Philanthropie : consolider une relation de confiance CGP-client

Par : Benoît Descamps

Stéphane Dauge, directeur communication, relations bienfaiteurs et ressources de la fondation Apprentis d’Auteuil, revient sur l’étendue des missions de la fondation et comment elle accompagne les professionnels du patrimoine à intégrer un service de philanthropie.

Profession CGP : Pourriez-vous nous rappeler ce qu’est la fondation Apprentis d’Auteuil ?

Stéphane Dauge : Apprentis d’Auteuil est une fondation catholique, reconnue d’utilité publique depuis 1929, qui accompagne aujourd’hui 27 000 jeunes fragilisés et 5 800 familles pour restaurer un lien familial. Elle soutient les jeunes en difficulté à travers des programmes d’accueil, d’éducation, de formation et d’insertion en France et à l’international pour leur permettre de devenir des adultes libres et épanouis de demain. Depuis cent cinquante-trois ans, Apprentis d’Auteuil s’adapte pour relever les défis de son temps et développe ses actions pour agir au plus tôt et prévenir l’exclusion par l’éducation. Convaincu que c’est grâce à un accompagnement personnalisé qui tienne compte des besoins de l’individu que ce dernier peut s’épanouir, Apprentis d’Auteuil construit avec chacun le projet qui lui permettra de trouver sa place dans la société. Les parents restant les premiers éducateurs, notre fondation ne se substitue pas à leur autorité, mais les accompagne pour leur permettre de créer ou de recréer des liens solides avec leur enfant, à apprendre ou réapprendre les gestes éducatifs.

Pourriez-vous nous rappeler l’histoire de votre fondation Apprentis d’Auteuil ?

S. D. : C’est le 19 mars 1866 qu’a vu le jour l’œuvre de la Première communion, sous l’impulsion de l’abbé Roussel alors préoccupé par le sort des orphelins et des enfants abandonnés à Paris.

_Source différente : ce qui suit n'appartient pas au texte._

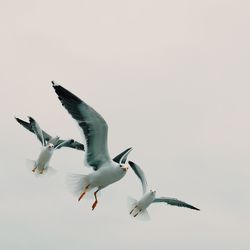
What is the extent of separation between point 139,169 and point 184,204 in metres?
3.65

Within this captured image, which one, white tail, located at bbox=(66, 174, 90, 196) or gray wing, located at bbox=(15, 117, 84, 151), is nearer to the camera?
white tail, located at bbox=(66, 174, 90, 196)

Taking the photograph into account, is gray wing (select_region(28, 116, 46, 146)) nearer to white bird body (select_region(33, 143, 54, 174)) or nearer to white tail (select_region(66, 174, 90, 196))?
white bird body (select_region(33, 143, 54, 174))

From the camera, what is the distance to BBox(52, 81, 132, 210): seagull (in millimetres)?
28281

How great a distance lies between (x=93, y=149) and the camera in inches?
1203

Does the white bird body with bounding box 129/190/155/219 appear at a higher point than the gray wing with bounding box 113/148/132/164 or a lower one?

Il loue dans le quartier d’Auteuil, au 40 rue Jean-de-La-Fontaine où réside toujours le siège de notre fondation, une maison et y emménage avec six enfants. Il souhaite que chacun d’entre eux soit accueilli, soigné, apprenne à lire et à écrire, reçoive une formation chrétienne et un métier. Cent cinquante-trois ans après, ce sont toujours les mêmes missions qui nous animent : accueillir et accompagner, proposer une éducation et une formation aux plus fragiles, pour en faire des citoyens libres.

Plusieurs personnalités se sont succédé à la tête de la fondation et l’ont fait évoluer au gré des besoins sociaux, parmi lesquelles le bienheureux père Daniel Brottier, missionnaire spiritain qui lui a donné un nouvel élan durant l’entre-deux-guerres et a fait édifier la chapelle Sainte-Thérèse, premier sanctuaire dédié à la jeune carmélite.

Outre celle d’insertion des jeunes, quelles sont vos autres missions ?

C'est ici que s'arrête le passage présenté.